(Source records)
BEGIN
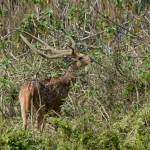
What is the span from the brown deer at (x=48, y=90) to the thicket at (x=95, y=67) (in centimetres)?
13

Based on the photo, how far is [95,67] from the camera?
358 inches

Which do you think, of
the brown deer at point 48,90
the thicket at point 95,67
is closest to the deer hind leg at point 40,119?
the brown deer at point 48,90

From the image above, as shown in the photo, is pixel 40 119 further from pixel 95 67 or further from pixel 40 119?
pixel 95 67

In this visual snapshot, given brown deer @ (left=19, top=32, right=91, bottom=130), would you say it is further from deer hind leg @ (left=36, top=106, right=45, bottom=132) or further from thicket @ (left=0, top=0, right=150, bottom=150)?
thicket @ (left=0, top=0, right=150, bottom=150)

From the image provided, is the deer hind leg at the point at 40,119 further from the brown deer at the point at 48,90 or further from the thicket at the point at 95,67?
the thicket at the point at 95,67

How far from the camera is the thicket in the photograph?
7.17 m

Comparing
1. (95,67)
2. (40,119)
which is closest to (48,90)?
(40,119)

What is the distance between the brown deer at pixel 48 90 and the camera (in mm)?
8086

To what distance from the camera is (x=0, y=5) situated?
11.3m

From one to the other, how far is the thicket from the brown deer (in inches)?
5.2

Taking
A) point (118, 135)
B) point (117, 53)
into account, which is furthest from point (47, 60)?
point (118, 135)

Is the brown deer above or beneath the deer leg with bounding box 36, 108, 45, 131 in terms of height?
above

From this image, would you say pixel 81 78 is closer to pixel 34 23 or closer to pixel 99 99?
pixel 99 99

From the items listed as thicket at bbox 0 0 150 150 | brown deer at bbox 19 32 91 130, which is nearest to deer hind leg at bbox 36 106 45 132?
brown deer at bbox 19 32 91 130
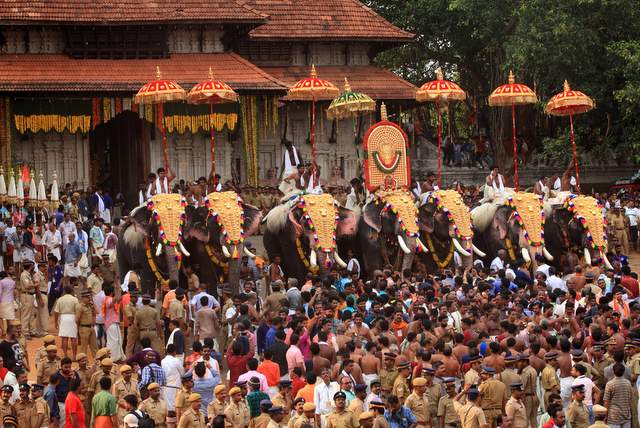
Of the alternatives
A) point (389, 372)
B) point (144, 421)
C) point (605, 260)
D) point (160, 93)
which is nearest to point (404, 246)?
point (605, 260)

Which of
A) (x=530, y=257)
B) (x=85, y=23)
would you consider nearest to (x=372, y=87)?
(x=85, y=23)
END
BEGIN
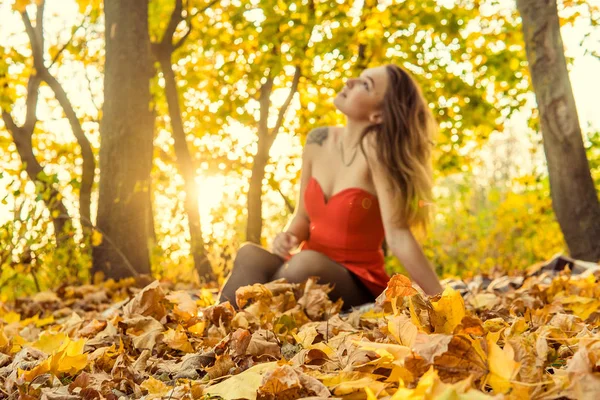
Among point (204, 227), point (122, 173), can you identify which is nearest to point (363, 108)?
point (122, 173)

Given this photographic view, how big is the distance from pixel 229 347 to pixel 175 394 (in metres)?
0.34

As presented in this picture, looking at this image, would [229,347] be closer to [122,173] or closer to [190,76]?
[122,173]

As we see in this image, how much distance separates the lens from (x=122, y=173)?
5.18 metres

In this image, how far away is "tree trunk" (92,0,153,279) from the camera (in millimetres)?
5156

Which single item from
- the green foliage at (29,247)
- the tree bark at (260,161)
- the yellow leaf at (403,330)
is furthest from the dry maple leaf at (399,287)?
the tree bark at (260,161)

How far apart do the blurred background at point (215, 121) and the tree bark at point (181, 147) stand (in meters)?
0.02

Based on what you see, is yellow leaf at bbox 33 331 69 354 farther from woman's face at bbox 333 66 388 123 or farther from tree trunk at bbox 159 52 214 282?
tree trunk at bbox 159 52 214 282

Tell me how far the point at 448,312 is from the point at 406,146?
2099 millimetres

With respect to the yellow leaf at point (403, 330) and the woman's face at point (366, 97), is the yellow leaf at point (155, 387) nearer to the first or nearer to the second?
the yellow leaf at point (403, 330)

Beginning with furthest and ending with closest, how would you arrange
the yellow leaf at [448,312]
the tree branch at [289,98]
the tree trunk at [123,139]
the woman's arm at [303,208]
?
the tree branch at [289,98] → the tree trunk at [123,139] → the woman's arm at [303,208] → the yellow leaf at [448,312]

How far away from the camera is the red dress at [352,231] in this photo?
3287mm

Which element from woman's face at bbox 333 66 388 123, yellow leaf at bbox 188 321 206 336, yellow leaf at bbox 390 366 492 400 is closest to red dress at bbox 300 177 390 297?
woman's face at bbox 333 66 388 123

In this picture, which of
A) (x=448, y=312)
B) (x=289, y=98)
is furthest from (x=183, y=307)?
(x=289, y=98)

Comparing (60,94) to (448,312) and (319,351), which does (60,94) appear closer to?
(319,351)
END
BEGIN
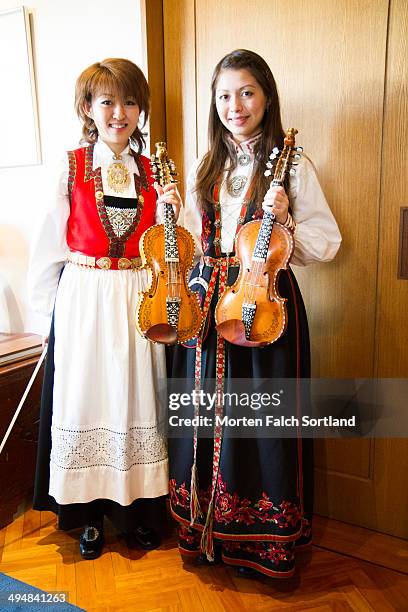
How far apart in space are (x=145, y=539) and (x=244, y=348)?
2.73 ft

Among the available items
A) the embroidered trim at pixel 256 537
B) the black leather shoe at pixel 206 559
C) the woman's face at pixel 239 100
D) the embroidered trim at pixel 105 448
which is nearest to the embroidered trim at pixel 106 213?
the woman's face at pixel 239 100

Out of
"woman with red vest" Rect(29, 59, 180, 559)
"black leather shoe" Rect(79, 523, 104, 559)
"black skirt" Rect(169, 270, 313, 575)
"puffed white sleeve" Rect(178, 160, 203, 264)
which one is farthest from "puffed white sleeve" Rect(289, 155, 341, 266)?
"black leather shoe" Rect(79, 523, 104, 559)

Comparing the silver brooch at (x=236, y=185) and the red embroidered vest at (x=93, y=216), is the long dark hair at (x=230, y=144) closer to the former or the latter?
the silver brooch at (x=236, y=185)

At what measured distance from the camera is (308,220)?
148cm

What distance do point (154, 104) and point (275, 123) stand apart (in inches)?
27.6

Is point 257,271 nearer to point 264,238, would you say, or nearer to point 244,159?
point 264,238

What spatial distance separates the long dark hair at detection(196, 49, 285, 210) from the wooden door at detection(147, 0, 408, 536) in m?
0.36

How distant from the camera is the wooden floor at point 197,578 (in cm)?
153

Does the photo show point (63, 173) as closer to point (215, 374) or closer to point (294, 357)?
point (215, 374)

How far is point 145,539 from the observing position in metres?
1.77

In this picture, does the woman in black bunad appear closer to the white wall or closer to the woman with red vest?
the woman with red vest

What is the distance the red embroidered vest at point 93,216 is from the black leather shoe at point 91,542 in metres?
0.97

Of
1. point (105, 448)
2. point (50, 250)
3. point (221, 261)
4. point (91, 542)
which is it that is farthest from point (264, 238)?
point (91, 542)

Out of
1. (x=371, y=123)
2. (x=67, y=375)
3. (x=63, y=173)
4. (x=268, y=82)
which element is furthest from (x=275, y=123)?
END
▸ **Exercise**: Collect each line of the material above that contains the word "Among", and copy those lines in full.

▸ **Task output**:
Among point (204, 227), point (122, 173), can you identify which is nearest to point (363, 108)?
Among the available items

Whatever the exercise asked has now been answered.